| WORK ORDER |
An exact transcription of all the records, free of pictures, is the expected answer.
################
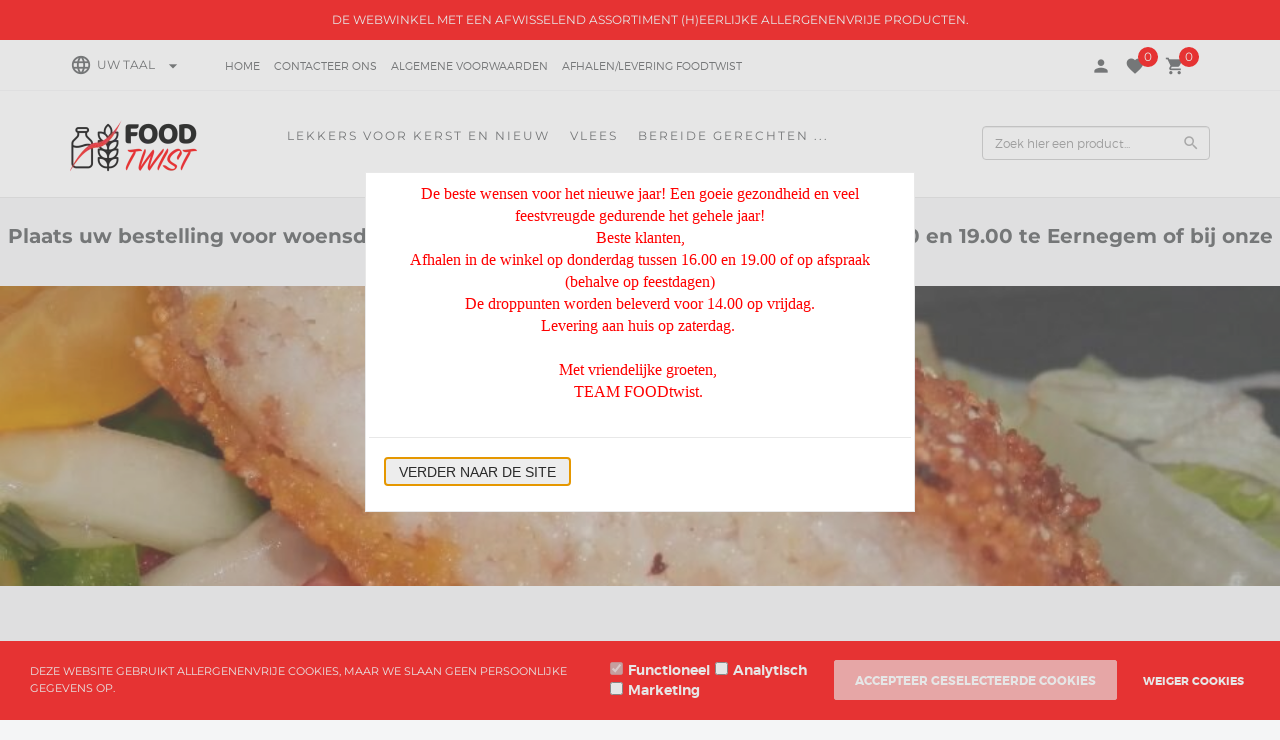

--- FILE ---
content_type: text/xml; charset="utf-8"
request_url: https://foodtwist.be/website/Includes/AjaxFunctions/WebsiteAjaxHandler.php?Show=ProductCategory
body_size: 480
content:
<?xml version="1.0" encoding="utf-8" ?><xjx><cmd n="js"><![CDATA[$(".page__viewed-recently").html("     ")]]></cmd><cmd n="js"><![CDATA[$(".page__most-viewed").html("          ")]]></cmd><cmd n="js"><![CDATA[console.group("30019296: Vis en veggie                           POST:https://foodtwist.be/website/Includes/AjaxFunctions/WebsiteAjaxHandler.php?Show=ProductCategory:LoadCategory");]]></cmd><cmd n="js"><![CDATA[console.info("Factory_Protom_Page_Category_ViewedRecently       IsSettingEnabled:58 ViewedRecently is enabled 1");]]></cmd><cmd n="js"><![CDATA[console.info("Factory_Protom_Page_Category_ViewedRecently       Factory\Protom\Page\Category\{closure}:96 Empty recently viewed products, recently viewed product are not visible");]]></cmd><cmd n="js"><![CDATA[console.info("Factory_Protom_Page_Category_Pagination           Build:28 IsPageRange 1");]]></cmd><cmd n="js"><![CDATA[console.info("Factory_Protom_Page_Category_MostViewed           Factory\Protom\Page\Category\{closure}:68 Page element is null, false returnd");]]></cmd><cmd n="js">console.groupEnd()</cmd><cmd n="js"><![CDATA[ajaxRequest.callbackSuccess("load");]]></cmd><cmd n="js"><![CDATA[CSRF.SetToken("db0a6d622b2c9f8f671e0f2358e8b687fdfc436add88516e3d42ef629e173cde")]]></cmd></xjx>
################
| EXERCISE SOLUTION |
--- FILE ---
content_type: text/xml; charset="utf-8"
request_url: https://foodtwist.be/website/Includes/AjaxFunctions/WebsiteAjaxHandler.php?Show=ProductCategory
body_size: 480
content:
<?xml version="1.0" encoding="utf-8" ?><xjx><cmd n="js"><![CDATA[$(".page__viewed-recently").html("     ")]]></cmd><cmd n="js"><![CDATA[$(".page__most-viewed").html("          ")]]></cmd><cmd n="js"><![CDATA[console.group("30019296: Vis en veggie                           POST:https://foodtwist.be/website/Includes/AjaxFunctions/WebsiteAjaxHandler.php?Show=ProductCategory:LoadCategory");]]></cmd><cmd n="js"><![CDATA[console.info("Factory_Protom_Page_Category_ViewedRecently       IsSettingEnabled:58 ViewedRecently is enabled 1");]]></cmd><cmd n="js"><![CDATA[console.info("Factory_Protom_Page_Category_ViewedRecently       Factory\Protom\Page\Category\{closure}:96 Empty recently viewed products, recently viewed product are not visible");]]></cmd><cmd n="js"><![CDATA[console.info("Factory_Protom_Page_Category_Pagination           Build:28 IsPageRange 1");]]></cmd><cmd n="js"><![CDATA[console.info("Factory_Protom_Page_Category_MostViewed           Factory\Protom\Page\Category\{closure}:68 Page element is null, false returnd");]]></cmd><cmd n="js">console.groupEnd()</cmd><cmd n="js"><![CDATA[ajaxRequest.callbackSuccess("load");]]></cmd><cmd n="js"><![CDATA[CSRF.SetToken("db0a6d622b2c9f8f671e0f2358e8b687fdfc436add88516e3d42ef629e173cde")]]></cmd></xjx>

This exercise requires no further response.